Source passage
****************************************

Since the USPSTF issued its update, studies have shown that both physician examination and self-examination can lead to earlier detection, when cure is more likely. In a study of 126 asymptomatic individuals with melanomas, skin examinations by dermatologists were associated with significantly thinner melanomas (less than 1.0 mm) and an increasing likelihood of the lesion being in situ [179]. In a case-control study, skin cancer screening was associated with a 38% higher likelihood of being diagnosed with a thin melanoma (0.75 mm or less) [180]. An increased rate of detection of melanomas when they are thinner would seem to support an association with better outcomes, given that tumor thickness is an important prognostic factor. There has been a call for a national plan to enhance prevention and detection by providing screening as a health benefit, expanding outreach and education, and advocating for legislation to support screening and education [181].

PREVENTION

Patient education is the cornerstone of efforts to prevent skin cancer. In a 2018 update to its report on counseling to prevent skin cancer, the USPSTF recommended counseling for children, adolescents, young adults, and parents of young children to minimize UV exposure among those 10 to 24 years of age (particularly those with "fair skin"), thereby reducing the risk of skin cancer [182]. The USPSTF found insufficient evidence to assess the balance of benefits and harms of such counseling for adults older than 24 years of age, but recommends selective counseling based on presence of risk factors for skin cancer [182]. Talking to patients about ways to protect themselves from UV rays should be carried out, with several points of emphasis (Table 14). Every summer, the consumer media is inundated with information on reducing the risks of sun exposure, and physicians should reinforce this information. Although Healthy People 2030 sets no targets regarding protective measures that may reduce the risk of skin cancer, healthcare providers should work toward attaining the goal of increasing from 70.8% the proportion of adults who usually or always apply sunscreen with a sun protection factor (SPF) of 15 or higher, wear protective clothing, or seek shade; as of 2015, 70.8% of adults reported usually or always using sun-protection methods [183]. Men are significantly less likely to use sunscreen than women [175,183].

POINTS OF EMPHASIS FOR PATIENT EDUCATION ON PREVENTION OF SKIN CANCERS

Use of Sunscreen
All individuals, regardless of skin color, should use sunscreen. Children require extra protection, as sun damage begins early and progresses over time.
Choose a sunscreen that has a sun protection factor (SPF) of 15. (Higher SPFs impart only slightly more protection.)
Select a sunscreen that protects against both UV-A and UV-B rays. Look for labels with "broad spectrum" or "multispectrum" or ingredients such as avobenzone (Parsol 1789), titanium dioxide, zinc oxide, or oxybenzone.
Expand the use of sunscreen beyond the summer; snow reflects up to 80% of the sun's rays.
Apply sunscreen at least 30 minutes before going out in the sun.
Use sunscreen even if wearing make-up that has SPF. (Apply sunscreen underneath make-up.)
Apply sunscreen liberally (at least a shot glass full per application for adults) and reapply at least every two hours (sooner if swimming or sweating).
Make sure to use sunscreen on often-forgotten areas, such as ears, scalp (if bald), and back of the neck.

****************************************

Problems to solve
[1] Reproduce the stretch of the skin cancer passage from "Apply sunscreen liberally" through "swimming or sweating).".
[2] Write what comes next in the skin cancer passage, picking up after its last sentence.
The records that come next have nothing to do with the skin cancer passage.

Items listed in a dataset

****************************************

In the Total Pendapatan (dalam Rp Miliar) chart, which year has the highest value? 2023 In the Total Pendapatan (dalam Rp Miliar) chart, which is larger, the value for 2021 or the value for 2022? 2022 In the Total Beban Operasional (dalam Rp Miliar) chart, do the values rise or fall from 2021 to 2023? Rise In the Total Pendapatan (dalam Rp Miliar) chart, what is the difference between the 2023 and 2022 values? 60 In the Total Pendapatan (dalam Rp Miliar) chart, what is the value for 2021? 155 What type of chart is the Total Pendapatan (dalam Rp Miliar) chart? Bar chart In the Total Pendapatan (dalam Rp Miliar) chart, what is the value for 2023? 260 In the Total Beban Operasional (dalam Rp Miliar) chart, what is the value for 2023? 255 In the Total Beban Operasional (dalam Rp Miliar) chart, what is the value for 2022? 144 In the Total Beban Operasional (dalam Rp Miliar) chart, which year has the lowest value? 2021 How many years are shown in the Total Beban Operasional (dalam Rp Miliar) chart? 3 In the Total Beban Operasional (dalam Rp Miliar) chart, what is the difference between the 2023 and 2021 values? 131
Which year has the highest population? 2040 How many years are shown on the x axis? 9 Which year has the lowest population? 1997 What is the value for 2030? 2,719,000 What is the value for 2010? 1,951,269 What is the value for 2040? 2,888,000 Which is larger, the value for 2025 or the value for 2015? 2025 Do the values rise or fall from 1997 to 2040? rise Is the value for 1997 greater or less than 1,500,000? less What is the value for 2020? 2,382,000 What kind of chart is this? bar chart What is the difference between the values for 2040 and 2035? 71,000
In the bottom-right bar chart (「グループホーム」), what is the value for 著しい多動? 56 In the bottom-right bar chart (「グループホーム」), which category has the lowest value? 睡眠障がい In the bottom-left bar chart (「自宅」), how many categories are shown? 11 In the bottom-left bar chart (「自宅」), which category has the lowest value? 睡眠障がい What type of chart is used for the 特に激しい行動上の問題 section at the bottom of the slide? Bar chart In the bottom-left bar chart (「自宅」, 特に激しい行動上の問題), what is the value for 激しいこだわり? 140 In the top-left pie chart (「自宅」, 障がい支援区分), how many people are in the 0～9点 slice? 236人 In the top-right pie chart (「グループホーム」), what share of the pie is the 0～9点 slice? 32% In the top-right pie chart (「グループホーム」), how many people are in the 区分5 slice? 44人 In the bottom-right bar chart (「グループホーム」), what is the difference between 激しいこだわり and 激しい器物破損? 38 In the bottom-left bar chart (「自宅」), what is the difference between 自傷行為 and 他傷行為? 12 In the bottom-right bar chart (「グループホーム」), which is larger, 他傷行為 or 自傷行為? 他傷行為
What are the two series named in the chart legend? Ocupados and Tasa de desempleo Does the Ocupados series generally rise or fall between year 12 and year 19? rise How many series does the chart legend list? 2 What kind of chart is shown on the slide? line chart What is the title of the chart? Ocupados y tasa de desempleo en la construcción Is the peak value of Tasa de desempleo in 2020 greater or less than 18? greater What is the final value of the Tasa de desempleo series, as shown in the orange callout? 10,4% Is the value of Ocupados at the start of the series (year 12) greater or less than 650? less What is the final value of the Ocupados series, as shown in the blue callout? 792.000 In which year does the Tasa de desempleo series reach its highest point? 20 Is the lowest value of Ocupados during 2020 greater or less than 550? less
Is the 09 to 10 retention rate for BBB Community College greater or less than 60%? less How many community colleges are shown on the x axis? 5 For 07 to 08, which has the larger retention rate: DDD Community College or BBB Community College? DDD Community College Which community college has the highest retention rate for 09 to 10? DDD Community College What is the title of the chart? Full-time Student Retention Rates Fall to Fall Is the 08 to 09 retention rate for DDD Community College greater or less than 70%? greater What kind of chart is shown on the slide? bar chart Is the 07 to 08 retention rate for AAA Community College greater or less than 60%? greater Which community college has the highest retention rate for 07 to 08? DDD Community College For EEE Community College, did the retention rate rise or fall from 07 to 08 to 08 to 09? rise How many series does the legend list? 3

****************************************

Answers in order
[1]
Apply sunscreen liberally (at least a shot glass full per application for adults) and reapply at least every two hours (sooner if swimming or sweating).

[2]
Check the expiration date on the bottle of sunscreen; expired products are not effective.
Other Protection from UV Rays
Use lip balm (SPF 30); petroleum jelly does not provide protection against the sun.
Wear protective clothing.
Wear a broad-brimmed hat.
Wear sunglasses that protect against UV rays.
Avoid the sun during its highest intensity (10 a.m. to 4 p.m.).
Avoid tanning beds and tanning salons; warn parents of the danger of this practice among teenagers.
Self-Examination

Learn how to:

  • Perform self-examination of the skin

  • Recognize moles and dysplastic nevi

  • Use the ABCDE criteria

  • Perform self-examinations at least monthly and examine other family members, including children

Other
Early detection of skin cancers provides the best opportunity for cure.
Family history has an important role in the development of skin cancers; greater precautions are needed for children of parents with skin cancers.
Educational materials vary in quality; choose high-quality print and online resources.

Efforts to educate patients should emphasize three key points: protection from UV rays, the importance of self-examinations and examination of family members, and the need to monitor existing moles for changes.

PROTECTION FROM UV RAYS

Given the high association between sun exposure and increased risk for skin cancer, many skin cancers could be prevented through enhanced protection from UV rays. Skin cancer prevention campaigns have emphasized several behaviors to protect against UV rays [183,184,185]:

  • Use sunscreen

  • Seek shade

  • Wear a wide-brimmed hat

  • Wear protective clothing (long-sleeved shirt and/or long pants)

  • Avoid the sun between 10 a.m. and 4 p.m.

The rates of these regular sun-safety practices are low, despite the clear link between UV protection and lower rates of skin cancer, as well as the substantial number of initiatives to heighten awareness about the importance of UV protection [5,186,187]. In the 2021 National Cancer Institute's Cancer Trends Progress Report, approximately 65% of respondents reported not regularly using sunscreen, and approximately 60% did not wear protective clothing or seek shade (Figure 5) [183].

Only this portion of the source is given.